PAGE EXCERPT
□ □ □

Dmytro Sartina

Personal information
- Full name: Dmytro Ivanovych Sartina
- Date of birth: 22 February 1992 (age 33)
- Place of birth: Uzhhorod, Ukraine
- Height: 1.81 m (5 ft 11 in)
- Position(s): Centre-back

Team information
- Current team: Uzhhorod
- Number: 69

Youth career
- 2005–2007: SDYuSShOR Uzhhorod
- 2008–2009: Shakhtar Donetsk

Senior career*
- Years: Team / Apps / (Gls)
- 2009–2013: Shakhtar-3 Donetsk / 85 / (1)
- 2014–2015: Helios Kharkiv / 31 / (0)
- 2016–2017: Mykolaiv / 41 / (2)
- 2017–2018: Obolon-Brovar Kyiv / 25 / (2)

□ □ □

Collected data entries
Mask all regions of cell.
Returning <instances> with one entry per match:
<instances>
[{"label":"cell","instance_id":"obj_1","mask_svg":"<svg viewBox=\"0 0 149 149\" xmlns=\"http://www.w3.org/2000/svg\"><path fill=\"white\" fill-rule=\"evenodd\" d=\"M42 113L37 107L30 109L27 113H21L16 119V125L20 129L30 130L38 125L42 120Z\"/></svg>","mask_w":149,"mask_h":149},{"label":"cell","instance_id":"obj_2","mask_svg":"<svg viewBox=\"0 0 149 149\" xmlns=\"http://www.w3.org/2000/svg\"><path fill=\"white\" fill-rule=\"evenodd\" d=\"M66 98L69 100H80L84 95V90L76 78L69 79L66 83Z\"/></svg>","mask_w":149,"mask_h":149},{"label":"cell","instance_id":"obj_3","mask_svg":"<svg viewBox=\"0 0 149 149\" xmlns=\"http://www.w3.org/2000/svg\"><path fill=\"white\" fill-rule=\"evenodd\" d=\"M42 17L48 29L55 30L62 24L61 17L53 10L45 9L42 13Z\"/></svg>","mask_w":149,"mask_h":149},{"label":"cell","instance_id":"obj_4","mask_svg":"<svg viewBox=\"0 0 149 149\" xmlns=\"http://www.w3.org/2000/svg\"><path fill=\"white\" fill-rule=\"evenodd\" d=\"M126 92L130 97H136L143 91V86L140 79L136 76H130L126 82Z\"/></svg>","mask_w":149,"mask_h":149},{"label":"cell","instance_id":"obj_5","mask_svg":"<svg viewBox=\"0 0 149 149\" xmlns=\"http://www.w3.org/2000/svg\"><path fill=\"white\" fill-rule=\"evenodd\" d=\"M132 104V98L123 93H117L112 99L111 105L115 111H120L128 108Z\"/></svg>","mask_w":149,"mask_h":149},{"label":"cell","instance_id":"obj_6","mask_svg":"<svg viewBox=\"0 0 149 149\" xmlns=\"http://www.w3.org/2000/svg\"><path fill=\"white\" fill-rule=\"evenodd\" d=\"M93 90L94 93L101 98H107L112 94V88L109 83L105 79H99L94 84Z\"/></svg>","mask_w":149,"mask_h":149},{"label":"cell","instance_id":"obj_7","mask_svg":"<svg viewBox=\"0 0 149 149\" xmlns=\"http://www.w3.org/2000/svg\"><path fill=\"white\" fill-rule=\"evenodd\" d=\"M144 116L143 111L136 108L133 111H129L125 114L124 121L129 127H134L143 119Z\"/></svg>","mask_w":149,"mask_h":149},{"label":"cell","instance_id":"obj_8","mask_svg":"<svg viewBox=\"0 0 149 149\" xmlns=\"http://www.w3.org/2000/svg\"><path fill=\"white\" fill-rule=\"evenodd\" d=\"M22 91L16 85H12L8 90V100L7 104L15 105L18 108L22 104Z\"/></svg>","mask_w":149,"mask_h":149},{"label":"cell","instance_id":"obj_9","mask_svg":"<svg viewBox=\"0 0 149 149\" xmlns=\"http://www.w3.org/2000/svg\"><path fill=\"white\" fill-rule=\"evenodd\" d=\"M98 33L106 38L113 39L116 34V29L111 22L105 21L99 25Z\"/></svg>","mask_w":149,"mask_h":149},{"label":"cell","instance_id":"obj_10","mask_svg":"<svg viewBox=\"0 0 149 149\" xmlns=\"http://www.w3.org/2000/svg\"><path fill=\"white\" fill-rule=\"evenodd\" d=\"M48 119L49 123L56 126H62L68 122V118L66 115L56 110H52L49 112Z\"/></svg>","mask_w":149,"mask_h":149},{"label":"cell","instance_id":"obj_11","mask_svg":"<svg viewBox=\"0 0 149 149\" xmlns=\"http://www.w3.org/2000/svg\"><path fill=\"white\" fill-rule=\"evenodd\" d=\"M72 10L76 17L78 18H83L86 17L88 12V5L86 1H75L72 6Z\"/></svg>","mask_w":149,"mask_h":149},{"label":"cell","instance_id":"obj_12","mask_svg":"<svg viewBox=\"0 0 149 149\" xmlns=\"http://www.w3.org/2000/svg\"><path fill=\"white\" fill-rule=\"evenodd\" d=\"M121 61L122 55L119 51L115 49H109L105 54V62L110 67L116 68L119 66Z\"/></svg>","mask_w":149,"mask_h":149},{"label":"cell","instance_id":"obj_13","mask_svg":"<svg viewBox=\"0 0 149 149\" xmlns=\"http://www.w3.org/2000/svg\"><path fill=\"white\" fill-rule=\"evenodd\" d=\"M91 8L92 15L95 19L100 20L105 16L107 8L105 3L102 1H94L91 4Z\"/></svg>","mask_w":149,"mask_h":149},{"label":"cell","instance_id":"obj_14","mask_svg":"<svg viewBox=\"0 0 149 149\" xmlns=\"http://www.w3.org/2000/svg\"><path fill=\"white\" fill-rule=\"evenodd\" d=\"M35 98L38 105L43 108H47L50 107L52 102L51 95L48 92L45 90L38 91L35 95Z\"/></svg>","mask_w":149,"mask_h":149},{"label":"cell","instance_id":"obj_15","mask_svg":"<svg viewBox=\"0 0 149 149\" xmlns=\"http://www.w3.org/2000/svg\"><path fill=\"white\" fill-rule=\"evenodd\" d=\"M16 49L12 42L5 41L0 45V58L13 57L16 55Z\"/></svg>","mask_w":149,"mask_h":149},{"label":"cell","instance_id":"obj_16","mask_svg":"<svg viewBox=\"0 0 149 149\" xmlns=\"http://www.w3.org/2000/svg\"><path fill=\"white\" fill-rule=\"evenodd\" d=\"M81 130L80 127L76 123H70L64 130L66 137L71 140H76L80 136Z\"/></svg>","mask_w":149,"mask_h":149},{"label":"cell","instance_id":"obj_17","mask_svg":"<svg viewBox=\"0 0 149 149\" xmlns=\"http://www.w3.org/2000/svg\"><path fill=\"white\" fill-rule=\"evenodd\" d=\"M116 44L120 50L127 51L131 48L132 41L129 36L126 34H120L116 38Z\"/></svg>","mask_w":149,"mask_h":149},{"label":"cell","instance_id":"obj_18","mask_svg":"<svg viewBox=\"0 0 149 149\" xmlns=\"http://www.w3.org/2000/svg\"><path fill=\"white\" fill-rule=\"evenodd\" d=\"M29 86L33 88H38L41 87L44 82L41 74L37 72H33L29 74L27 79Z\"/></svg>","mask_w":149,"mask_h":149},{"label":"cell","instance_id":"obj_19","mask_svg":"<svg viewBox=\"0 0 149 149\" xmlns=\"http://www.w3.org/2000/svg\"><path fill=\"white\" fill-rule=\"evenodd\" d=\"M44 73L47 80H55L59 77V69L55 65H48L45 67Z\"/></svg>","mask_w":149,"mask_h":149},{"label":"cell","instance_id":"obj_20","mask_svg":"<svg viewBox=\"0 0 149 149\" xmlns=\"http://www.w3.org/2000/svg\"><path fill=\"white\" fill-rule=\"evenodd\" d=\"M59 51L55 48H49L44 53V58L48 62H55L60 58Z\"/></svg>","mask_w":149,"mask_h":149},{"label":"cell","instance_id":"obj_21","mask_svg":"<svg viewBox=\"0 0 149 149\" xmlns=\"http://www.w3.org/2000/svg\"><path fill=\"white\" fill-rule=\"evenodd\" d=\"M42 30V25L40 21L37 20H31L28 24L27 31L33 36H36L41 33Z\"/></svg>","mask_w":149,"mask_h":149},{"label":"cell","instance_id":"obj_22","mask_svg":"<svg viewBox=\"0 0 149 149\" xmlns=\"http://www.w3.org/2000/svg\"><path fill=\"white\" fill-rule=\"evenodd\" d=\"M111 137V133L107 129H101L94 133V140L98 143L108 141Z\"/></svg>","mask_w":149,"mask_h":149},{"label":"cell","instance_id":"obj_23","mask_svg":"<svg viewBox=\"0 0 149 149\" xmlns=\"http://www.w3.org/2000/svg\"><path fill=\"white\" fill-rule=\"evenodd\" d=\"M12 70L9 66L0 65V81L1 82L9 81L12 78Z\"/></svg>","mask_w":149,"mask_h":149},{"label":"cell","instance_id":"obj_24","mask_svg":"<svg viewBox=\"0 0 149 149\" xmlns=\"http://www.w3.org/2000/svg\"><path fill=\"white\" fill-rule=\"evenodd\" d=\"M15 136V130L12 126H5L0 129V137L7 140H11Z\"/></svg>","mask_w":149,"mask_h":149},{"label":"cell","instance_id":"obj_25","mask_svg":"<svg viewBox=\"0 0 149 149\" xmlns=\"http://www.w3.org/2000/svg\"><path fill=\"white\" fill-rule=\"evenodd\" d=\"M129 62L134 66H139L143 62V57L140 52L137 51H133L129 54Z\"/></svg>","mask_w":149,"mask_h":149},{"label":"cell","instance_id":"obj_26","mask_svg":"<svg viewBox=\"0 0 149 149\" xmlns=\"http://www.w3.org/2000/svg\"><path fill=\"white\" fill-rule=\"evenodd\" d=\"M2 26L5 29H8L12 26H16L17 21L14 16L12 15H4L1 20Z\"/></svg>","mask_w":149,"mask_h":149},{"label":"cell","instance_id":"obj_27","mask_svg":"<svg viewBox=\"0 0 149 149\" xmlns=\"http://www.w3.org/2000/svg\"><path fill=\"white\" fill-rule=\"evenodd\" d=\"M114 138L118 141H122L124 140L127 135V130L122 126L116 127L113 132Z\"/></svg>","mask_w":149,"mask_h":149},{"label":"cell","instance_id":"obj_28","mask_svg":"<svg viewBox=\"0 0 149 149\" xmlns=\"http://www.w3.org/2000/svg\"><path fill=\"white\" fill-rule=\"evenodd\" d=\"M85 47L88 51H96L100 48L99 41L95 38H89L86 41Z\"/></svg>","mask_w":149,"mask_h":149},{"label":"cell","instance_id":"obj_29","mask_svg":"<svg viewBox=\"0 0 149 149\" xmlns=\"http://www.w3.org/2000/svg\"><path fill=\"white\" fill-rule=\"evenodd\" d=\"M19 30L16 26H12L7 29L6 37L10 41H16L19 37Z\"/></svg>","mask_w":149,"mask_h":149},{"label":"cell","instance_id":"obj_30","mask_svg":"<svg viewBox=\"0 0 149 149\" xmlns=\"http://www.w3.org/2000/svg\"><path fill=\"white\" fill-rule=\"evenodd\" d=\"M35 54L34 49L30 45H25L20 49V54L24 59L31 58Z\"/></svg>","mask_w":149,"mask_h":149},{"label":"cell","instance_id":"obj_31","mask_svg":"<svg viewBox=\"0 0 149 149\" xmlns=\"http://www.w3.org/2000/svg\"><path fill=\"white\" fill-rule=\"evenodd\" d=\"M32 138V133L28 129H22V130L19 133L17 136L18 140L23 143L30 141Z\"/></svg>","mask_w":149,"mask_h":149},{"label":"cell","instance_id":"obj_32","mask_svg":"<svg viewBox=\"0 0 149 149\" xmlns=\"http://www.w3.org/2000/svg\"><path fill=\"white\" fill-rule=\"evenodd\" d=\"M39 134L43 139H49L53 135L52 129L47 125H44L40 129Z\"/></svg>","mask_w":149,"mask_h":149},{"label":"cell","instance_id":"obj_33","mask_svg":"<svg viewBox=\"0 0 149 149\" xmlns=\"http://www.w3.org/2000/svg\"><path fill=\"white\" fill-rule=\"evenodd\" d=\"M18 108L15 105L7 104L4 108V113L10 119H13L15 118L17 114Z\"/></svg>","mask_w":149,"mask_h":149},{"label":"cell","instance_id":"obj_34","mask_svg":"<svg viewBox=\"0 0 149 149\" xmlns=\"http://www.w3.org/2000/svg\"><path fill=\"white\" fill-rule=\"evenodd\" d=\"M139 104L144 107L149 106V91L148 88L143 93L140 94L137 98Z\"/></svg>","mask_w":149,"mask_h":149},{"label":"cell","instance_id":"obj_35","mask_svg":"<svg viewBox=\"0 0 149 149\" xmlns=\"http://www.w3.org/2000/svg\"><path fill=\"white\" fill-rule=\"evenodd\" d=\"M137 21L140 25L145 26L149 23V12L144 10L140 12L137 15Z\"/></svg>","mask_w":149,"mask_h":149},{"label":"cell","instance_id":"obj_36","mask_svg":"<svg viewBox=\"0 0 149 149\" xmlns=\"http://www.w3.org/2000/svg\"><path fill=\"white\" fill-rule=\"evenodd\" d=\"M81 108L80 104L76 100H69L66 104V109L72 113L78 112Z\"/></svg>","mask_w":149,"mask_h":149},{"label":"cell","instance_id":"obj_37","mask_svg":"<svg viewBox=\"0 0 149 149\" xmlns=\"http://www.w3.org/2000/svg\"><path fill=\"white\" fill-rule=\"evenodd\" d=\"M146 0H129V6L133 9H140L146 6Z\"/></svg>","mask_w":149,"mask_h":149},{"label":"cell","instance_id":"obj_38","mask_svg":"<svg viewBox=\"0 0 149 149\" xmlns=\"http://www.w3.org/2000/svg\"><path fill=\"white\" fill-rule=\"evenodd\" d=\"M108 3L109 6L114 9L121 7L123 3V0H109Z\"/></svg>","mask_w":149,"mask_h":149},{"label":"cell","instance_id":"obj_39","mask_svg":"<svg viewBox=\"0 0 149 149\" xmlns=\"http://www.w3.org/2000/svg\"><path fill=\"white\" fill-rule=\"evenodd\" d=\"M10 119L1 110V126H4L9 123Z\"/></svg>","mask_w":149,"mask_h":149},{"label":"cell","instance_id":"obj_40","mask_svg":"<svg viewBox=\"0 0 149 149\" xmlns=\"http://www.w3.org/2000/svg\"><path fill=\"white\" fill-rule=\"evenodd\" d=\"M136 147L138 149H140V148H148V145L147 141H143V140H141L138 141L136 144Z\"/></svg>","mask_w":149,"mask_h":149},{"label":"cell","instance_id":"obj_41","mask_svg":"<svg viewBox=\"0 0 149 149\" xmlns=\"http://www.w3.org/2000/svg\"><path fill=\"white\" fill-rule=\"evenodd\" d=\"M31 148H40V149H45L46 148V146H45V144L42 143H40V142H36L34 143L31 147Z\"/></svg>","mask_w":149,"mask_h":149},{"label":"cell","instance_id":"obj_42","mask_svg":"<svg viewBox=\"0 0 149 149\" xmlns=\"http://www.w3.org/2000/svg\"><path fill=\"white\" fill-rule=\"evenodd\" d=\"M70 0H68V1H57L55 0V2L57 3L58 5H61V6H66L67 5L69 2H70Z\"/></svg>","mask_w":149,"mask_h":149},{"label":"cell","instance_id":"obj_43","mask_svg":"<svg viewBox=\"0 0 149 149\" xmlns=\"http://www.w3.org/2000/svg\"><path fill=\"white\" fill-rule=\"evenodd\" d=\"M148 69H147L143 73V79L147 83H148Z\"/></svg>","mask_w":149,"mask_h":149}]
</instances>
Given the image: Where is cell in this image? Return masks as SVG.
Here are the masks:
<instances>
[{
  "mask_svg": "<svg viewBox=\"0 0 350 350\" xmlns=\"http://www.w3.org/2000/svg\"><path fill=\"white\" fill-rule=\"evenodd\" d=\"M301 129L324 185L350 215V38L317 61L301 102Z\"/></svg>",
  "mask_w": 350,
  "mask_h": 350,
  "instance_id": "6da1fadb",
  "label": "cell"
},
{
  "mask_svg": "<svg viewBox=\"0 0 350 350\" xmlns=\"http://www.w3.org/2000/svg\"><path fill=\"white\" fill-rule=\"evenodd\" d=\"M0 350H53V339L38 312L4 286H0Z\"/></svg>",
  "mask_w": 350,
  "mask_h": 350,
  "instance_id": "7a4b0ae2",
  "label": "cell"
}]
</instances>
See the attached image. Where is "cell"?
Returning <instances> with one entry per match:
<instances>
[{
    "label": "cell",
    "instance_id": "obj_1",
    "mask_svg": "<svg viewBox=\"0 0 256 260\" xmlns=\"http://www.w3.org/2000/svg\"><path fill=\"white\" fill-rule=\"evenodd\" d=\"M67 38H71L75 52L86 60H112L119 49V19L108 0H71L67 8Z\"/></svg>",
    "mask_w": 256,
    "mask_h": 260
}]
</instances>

□ □ □

WHAT YOU HAVE TO DO
Using the footballer profile, answer:
1. In which city was Dmytro Sartina born?
2. What shirt number does he wear for his current team?
3. How many appearances did he make for Helios Kharkiv?

ANSWER BOX
1. Uzhhorod, Ukraine
2. 69
3. 31